“Because there were legacies to private people in defence of which the opposite side employed Sledz, that advocate. But let this rest. I must lose the case, for it is in conditions for being lost; and if I were Sledz, I would win just as he wins. I know this in advance, and I do not deceive myself. Enough now of this whole matter.”
“But go on; appeal.”
“No, my dear friend, I cannot go on.”
“Why?”
“Because I have more debts than there are hairs on my head; because, after my first defeat, creditors will rush at me; and because”—here Mashko lowered his voice—“I must flee.”
Silence followed.
Mashko rested his elbow on his knee, his head on his palm, and sat some time with his head inclined; but after a while he began to speak, as if to himself, without raising his head,—
“It is broken. I tied knots desperately, till my hands were wearied; strength would have failed any man, still I kept knotting. But I cannot knot any longer! God sees that I have no more strength left. Everything must have its end; and let this finish sometime.”

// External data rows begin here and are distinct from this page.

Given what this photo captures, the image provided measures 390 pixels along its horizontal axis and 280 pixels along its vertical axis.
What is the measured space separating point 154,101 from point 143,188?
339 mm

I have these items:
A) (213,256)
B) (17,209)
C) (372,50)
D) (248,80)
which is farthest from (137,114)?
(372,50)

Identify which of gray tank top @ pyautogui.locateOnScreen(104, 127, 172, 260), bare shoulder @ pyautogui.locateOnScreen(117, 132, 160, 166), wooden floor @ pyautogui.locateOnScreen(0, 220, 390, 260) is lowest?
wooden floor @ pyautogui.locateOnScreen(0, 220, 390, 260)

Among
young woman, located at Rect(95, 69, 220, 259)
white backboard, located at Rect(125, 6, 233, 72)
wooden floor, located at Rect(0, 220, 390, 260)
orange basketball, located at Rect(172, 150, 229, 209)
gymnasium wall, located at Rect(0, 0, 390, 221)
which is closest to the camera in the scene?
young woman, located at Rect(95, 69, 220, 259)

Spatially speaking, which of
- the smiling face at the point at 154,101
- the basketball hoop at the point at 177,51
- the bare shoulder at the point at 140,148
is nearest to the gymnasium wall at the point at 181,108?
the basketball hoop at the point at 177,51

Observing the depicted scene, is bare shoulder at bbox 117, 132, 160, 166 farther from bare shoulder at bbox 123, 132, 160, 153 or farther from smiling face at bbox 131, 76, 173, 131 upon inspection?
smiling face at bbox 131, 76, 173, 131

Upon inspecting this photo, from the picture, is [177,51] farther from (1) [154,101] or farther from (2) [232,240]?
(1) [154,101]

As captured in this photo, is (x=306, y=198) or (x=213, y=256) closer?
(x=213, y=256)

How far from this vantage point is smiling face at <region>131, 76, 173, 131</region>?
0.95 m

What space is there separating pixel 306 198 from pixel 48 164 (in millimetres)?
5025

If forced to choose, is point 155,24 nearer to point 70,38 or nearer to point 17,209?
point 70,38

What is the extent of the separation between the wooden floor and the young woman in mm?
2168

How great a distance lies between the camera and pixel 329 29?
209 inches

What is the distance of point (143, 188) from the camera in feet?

Here he drew breath, like a man who is terribly tired; then he raised his head, and said,—
“This, however, is my affair merely, and I have come to talk of thy affairs. Listen to me! According to contract concluded at the sale of Kremen, I was to make payments to thy wife after the parcelling of Magyerovka; thou hast a few thousand rubles of thy own money with me. I was to pay thy father-in-law a life annuity. Now I come to tell thee that if not in a week, then in two, I shall go abroad as a bankrupt, and thou and they will not see a copper.”